Los católicos de Irlanda del Norte son nuestros hermanos en la fe. Una razón de proximidad nos obliga a tenerlos muy presentes en la hora amarga de dolor que están atravesando (1969). Parias de Inglaterra, ciudadanos de categoría inferior, acorralados en los puestos serviles, hostilizados hasta la persecución más odiosa y brutal, queremos desde aquí expresarles nuestra adhesión, nuestra simpatía y nuestro afecto. La neutralidad, el ponderado equilibrio de los intereses en juego, la fría contemplación de los acontecimientos luctuosos que allí se suceden sin que se les ponga el justo remedio, sería una traición hacia aquellos que, por la fe, son nuestros hermanos, por la opresión que sufren, las víctimas, y por su clase social, los pobres y los desheredados.
En la época de la más alta valoración de la dignidad del hombre -como tanto se cacarea-, de la lucha contra todo tipo de discriminación, de la igualdad sin excepciones ante la ley, de la apertura de cualquier opción sin trabas ni dificultades, de la libertad religiosa, en suma, erigida como un dogma incontestable, ahí está el ejemplo bien patente y vivo de los católicos de Irlanda del Norte, para darnos a conocer el artificio mendaz de los vocingleros que martirizan, a la vez que se llaman portadores del espíritu pacificador, de los que clavan el escalpelo de sus odios, mientras acuden al mercado de cada día hablándonos de solidaridad.
El caso de los católicos de Irlanda del Norte constituye una página sucia de la historia del Reino Unido, una página idéntica a la que sigue escribiendo en otro plano, con respecto a España, al ocupar por la fuerza y con reto desafiante a las Naciones Unidas, el Peñón de Gibraltar.

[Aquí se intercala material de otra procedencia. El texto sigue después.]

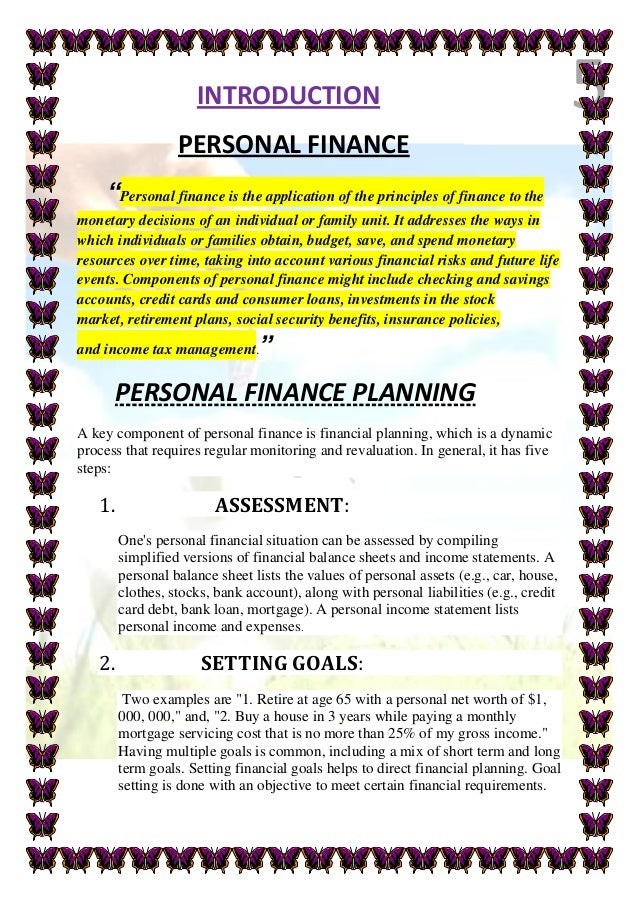 personal finance and wealth management project report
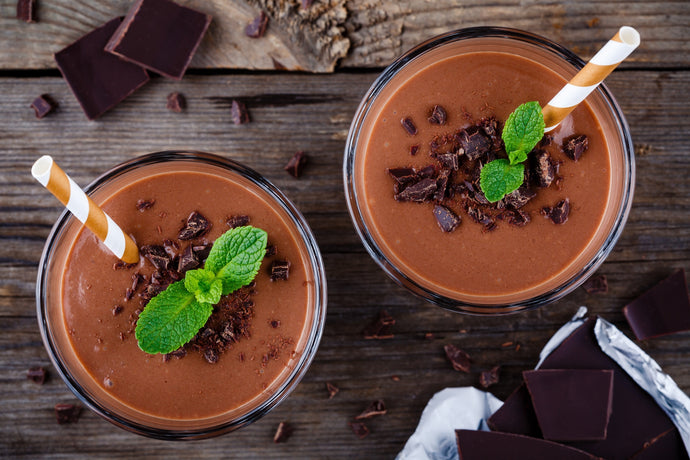 Cacao Lovers Collagen Smoothie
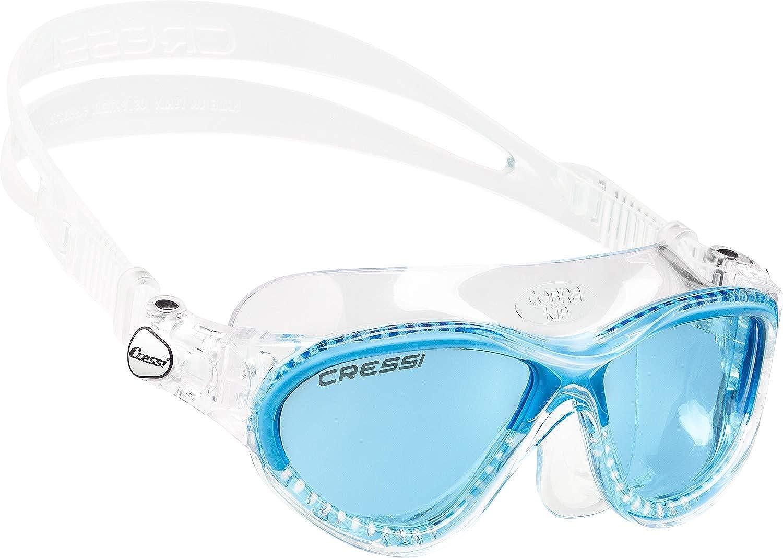 (Clear blueee) - Cressi MINI COBRA Schwimmbrille Kinder, Made in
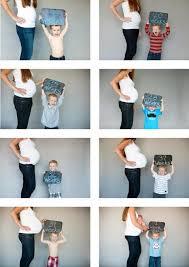 Sibling Birth Announcement 10 Creative Birth Announcement Photo Ideas Youll Love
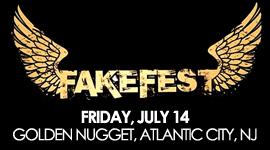 Fakefest 7-14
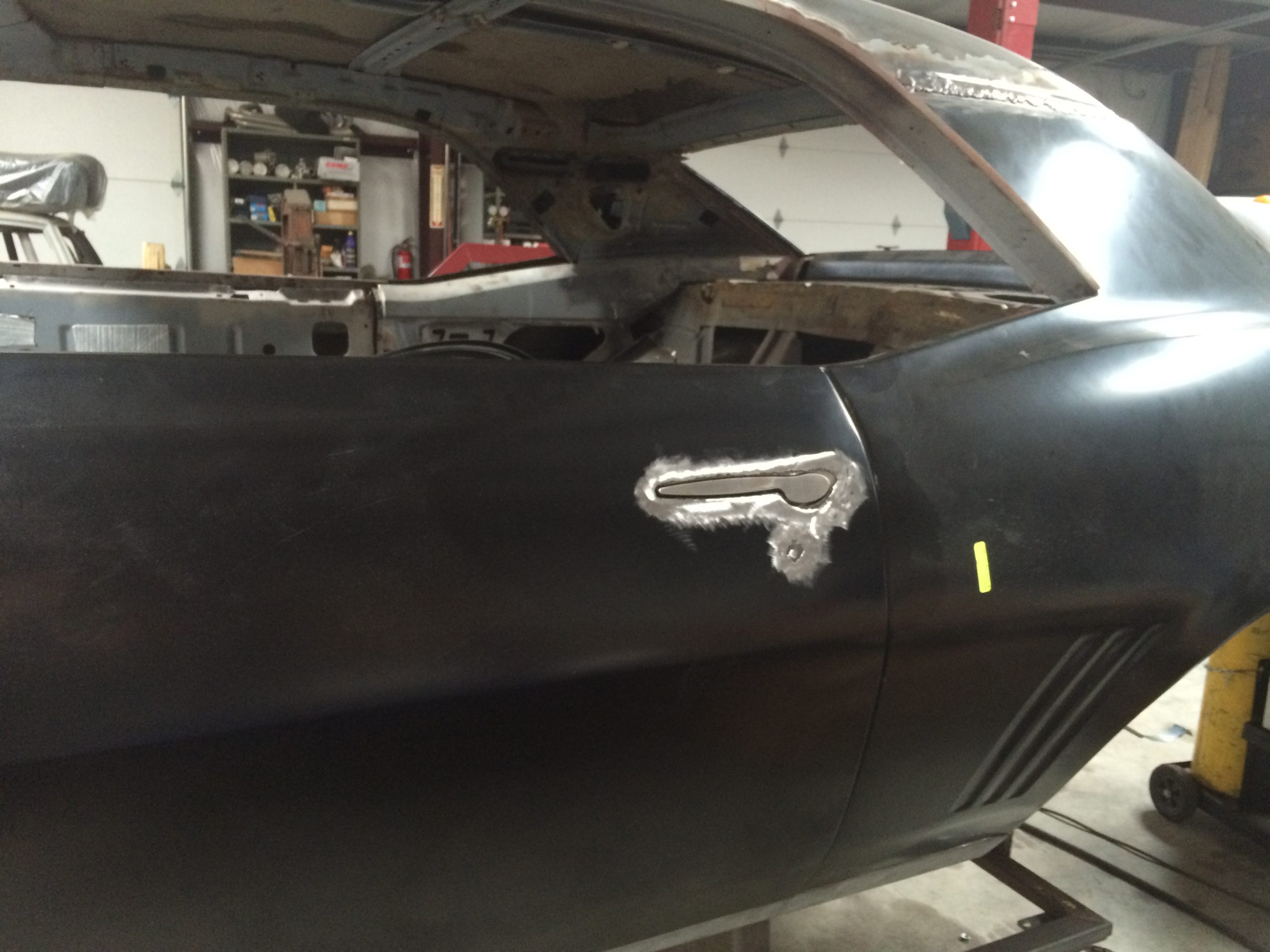1969 Camaro Metal Restoration Shaved Handles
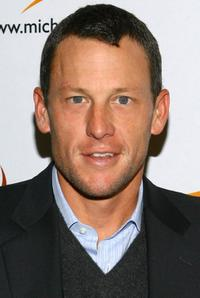 Lance Armstrong at the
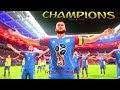 Lagu FIfa18 World Cup Russia spicial Iceland  must watch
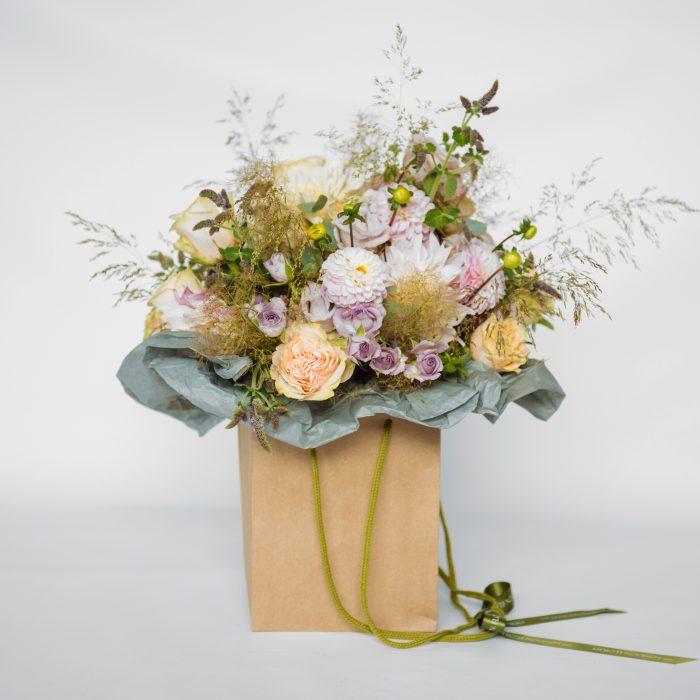 Floom Your London Florist Pastel 1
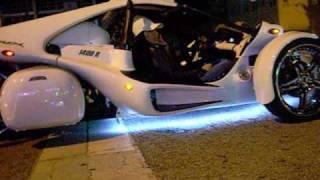 Asanti Rims on a T-Rex South Beach Miami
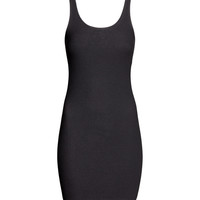 H&M - Ribbed Jersey Dress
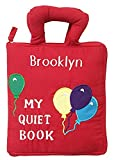 Pockets of Learning Personalized My Quiet Book, Activity Busy Book for Toddlers and Children, Original Quiet Book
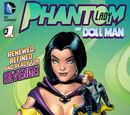 Phantom Lady and Doll Man Vol 1 1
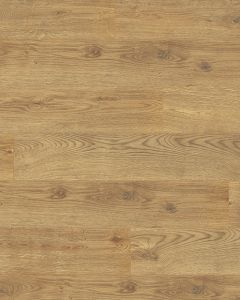 EGGER PRO Classic 7mm Grove Oak EPL089 Laminate Flooring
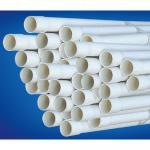 PVC Electrical Conduit Pipes & Fittings, Faisalabad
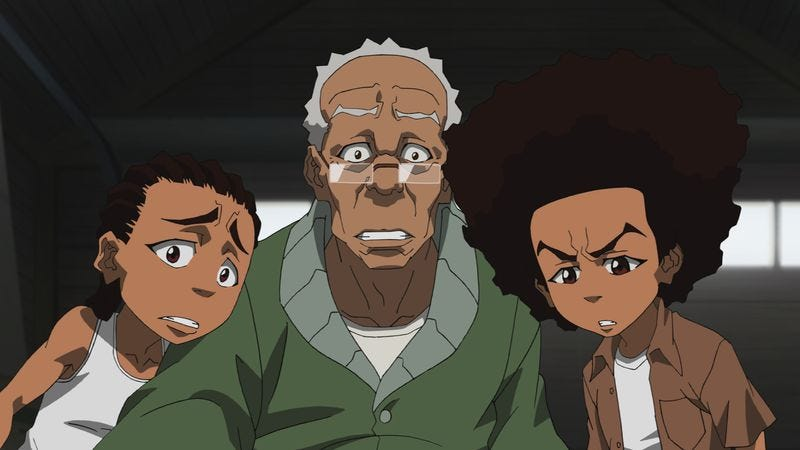 """Illustration for article titled The Boondocks: """"Early Bird Special"""""""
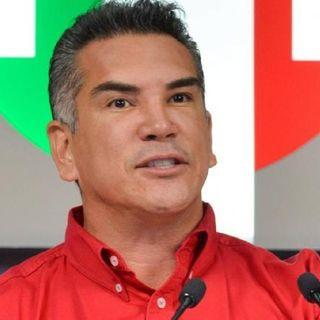 Alejandro Moreno, exigió que la FGR resuelva tras el enfrentamiento de ayer en la sede del PRI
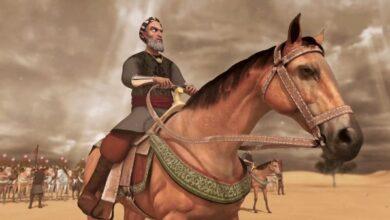 Photo of أبي بن خلف.. قصة الرجل الوحيد الذي قـ.ـتله النبي ﷺ بيديه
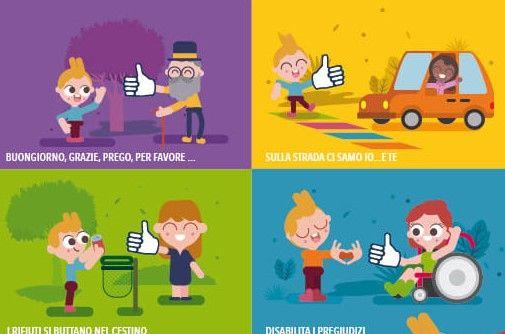 IVREA - Domenica la giornata nazionale dei Giochi della Gentilezza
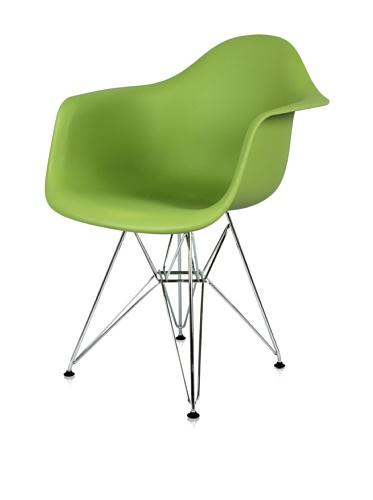 Mid-Century Eiffel Dining Arm Chair (Green)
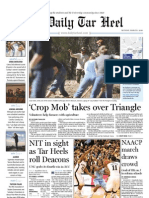 The Daily Tar Heel for March 1. 2010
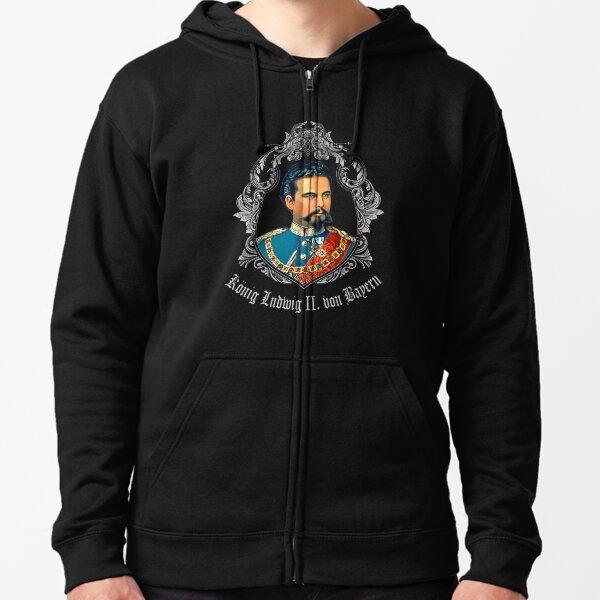 KING LUDWIG II OF BAVARIA Zipped Hoodie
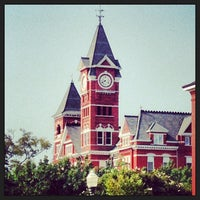 Photo taken at Auburn University by Scott H. on 8/31/2013
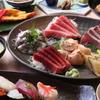 松喜すし - 料理写真:最大40名様までOK!広々お座敷で宴会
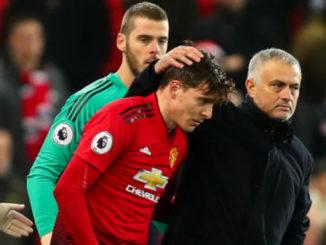 Situs Bola 2020 - Lindelof ingin Melihat Mourinho Kembali Ke United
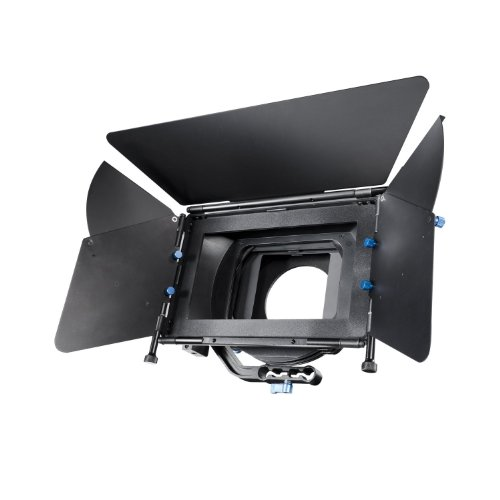 SunSmart 15mm rod DSLR Support System Matte Box Lens Hood with 2 filter trays for Video and DSLR Cameras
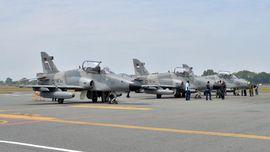 Spesifikasi Pesawat TNI AU yang Jatuh, Bermesin Rolls-Royce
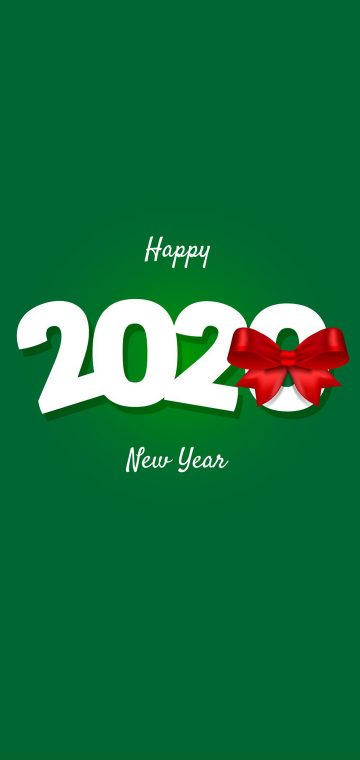 new year 2020 green wallpaper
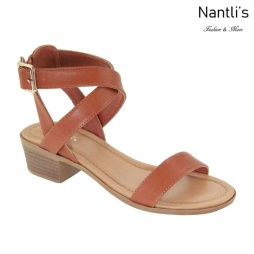 AN-Debbie-8 Cognac Zapatos de Mujer Mayoreo Wholesale Women Shoes Nantlis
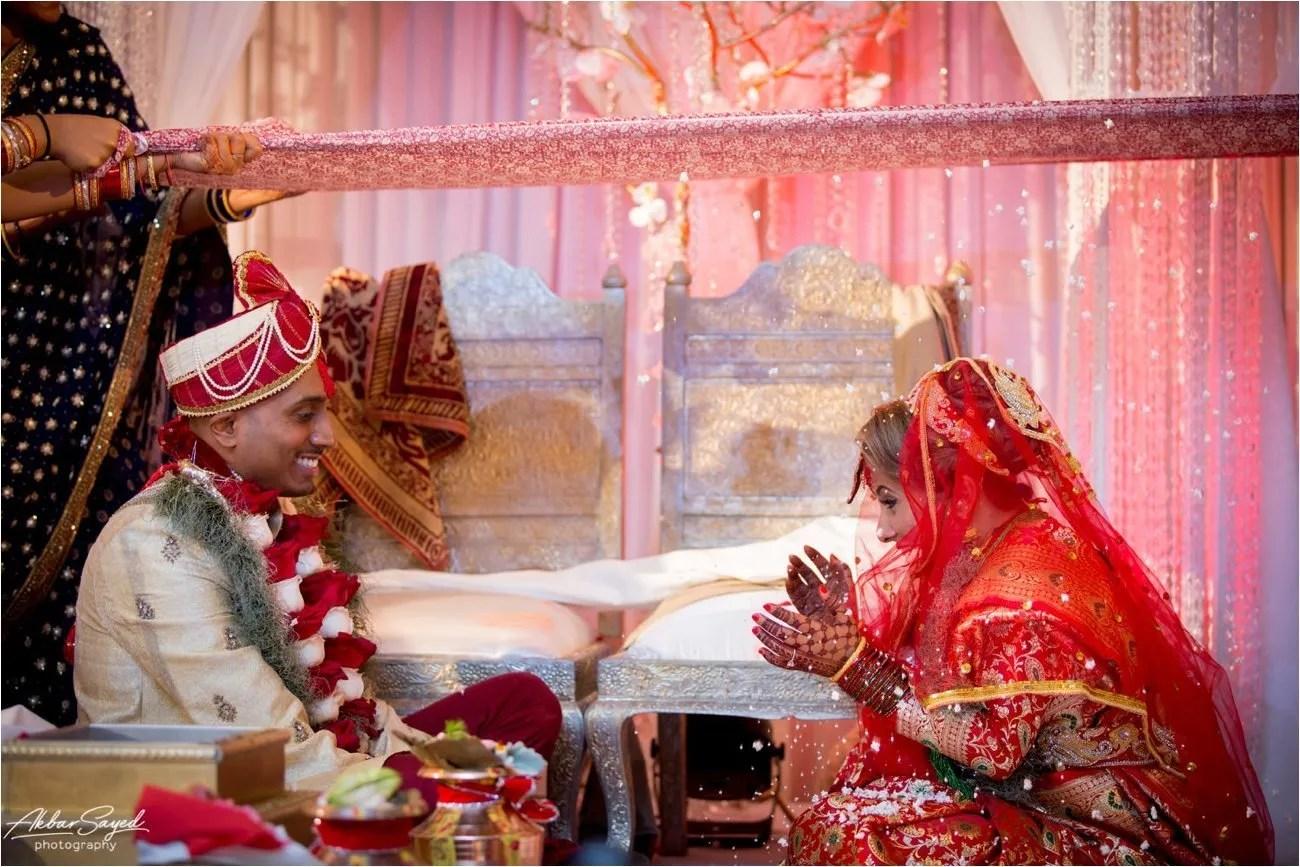 Arjoo and Sharath | Westin Alexandria Wedding 263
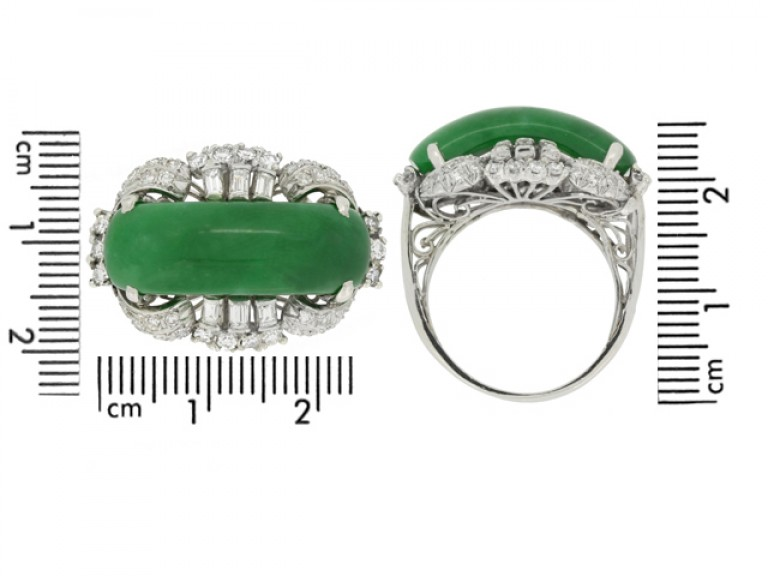size view Jade and diamond ring, circa 1950.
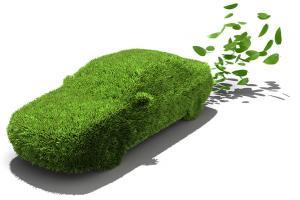 schone voertuigen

Es cierto que Irlanda es una nación dividida. El “divide y vencerás” es un viejo lema que el Imperio Británico, de una u otra forma, en el ámbito territorial o en el ideológico, ha sabido poner en práctica para crearse y subsistir, fomentando la debilidad y las rencillas de los pueblos en los que ha ejercido su influencia; la lección, no cabe duda, ha sido bien aprendida por sus discípulos aventajados, en Corea, en Vietnam, en Alemania y en Berlín.
Por ello, parece claro que con el problema de la discriminación por motivos religiosos, en la región sometida a Belfast, se entrelaza el de la partición del país. Si Irlanda constituyese la unidad política que pide tanto su historia como su geografía, tenemos por seguro que la persecución que nos acongoja no se hubiera producido. La táctica de las mutilaciones territoriales es a la larga perjudicial, y sólo encuentra su antídoto en la reconstrucción de lo que arteramente fue roto y fragmentado.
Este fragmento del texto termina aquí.